(Excerpt provided)

It’s been a pretty eventful year last year, but I’m glad we’re through with it and we’ve got a lot to look forward to, including this year’s A’ Design Award World Design Rankings. We enter into 2021 with last year’s rankings standing as they are (the charts will only be updated after the A’ Design Awards announce their results in April), but it’s important to look at the progress we’ve made in 2020. Standing firmly at the top of the World Design Rankings are China, USA, and Japan with a total of 3791 awards between them through the years.

The list, created by the A’ Design Awards and Competition organization aims at capturing the year on year design progress of each country. Featuring as many as 108 nations on the list, the World Design Rankings are an ever-changing, ever-evolving set of rankings that wholly encapsulate design progress through their awards program. With the 2020-2021 edition still accepting submissions, it’ll be interesting to see how the rankings change this year. If you want to see your country on the top (along with showcase your best work to the world) take a look at our article on what Design Awards can do for your Career.

We’ve meticulously compiled a few of the top awarded designs from the 3 leading countries that shone at the A’ Design Award. Scroll below to see our selection and if you do want to help your country rise higher up the design rankings, the A’ Design Awards are still accepting submissions till the 28th of February! Every entry you submit raises your country’s score (even more if it wins an award!).

Register Here for the A’ Design Awards and Competition 2019-2020: Deadline 28th February 2020

01. Cady Smart Cane by Harvard University (USA)

(End Excerpt provided)
(Data records)

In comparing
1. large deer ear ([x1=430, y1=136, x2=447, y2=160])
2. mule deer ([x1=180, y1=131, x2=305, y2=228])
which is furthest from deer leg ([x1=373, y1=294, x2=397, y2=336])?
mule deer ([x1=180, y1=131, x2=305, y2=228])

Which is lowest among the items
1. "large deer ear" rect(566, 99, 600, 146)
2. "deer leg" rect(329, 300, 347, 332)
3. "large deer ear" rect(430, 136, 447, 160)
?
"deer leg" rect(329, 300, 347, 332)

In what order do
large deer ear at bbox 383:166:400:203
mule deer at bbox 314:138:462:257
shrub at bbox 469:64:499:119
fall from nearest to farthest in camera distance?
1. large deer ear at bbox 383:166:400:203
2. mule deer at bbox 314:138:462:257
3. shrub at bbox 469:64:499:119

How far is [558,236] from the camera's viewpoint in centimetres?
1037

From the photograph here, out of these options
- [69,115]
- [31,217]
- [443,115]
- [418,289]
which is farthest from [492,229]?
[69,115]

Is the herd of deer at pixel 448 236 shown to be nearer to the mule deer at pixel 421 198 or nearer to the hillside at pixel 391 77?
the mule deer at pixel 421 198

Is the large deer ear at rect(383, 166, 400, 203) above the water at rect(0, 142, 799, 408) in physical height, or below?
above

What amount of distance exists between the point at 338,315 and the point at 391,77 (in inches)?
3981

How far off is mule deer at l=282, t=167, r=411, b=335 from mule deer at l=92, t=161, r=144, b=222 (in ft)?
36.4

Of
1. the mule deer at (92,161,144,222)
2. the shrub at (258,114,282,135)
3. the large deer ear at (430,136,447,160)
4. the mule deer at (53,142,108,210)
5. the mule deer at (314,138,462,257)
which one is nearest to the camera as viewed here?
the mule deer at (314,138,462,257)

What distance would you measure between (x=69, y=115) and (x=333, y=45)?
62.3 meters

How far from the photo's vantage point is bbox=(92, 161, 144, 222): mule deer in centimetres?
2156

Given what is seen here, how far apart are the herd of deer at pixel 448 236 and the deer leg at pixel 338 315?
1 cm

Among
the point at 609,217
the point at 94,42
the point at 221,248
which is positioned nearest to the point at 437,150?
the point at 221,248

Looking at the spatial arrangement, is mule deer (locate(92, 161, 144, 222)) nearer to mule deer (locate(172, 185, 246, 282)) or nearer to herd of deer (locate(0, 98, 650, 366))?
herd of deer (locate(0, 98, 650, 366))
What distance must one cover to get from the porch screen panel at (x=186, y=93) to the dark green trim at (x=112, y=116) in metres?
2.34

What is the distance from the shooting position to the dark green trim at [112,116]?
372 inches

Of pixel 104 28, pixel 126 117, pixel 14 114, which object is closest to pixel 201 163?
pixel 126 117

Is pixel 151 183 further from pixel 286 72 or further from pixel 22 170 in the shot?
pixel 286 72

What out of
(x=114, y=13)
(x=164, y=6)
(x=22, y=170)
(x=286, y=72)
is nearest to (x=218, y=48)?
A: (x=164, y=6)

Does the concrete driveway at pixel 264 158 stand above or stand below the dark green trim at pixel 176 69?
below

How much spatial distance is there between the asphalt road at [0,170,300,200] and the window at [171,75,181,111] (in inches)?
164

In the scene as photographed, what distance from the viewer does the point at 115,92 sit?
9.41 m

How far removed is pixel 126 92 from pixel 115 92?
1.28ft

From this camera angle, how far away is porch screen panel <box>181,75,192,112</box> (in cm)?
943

(End Data records)

* **Exercise instructions**:
1) According to the design rankings article, what combined total of awards do the top three countries hold?
2) Do these statements agree with the design rankings article? Answer yes or no for each and quote the deciding words. (a) The rankings charts are updated only after the A’ Design Awards announce their results in April. (b) Harvard University created the World Design Rankings list. (c) Every entry submitted raises a country’s score.
3) Which countries does the design rankings article name as standing at the top of the World Design Rankings?

* **Results by task**:
1) 3791 awards

2)
(a) Yes: "the charts will only be updated after the A’ Design Awards announce their results in April"
(b) No: "The list, created by the A’ Design Awards and Competition organization"
(c) Yes: "Every entry you submit raises your country’s score"

3) China, USA, Japan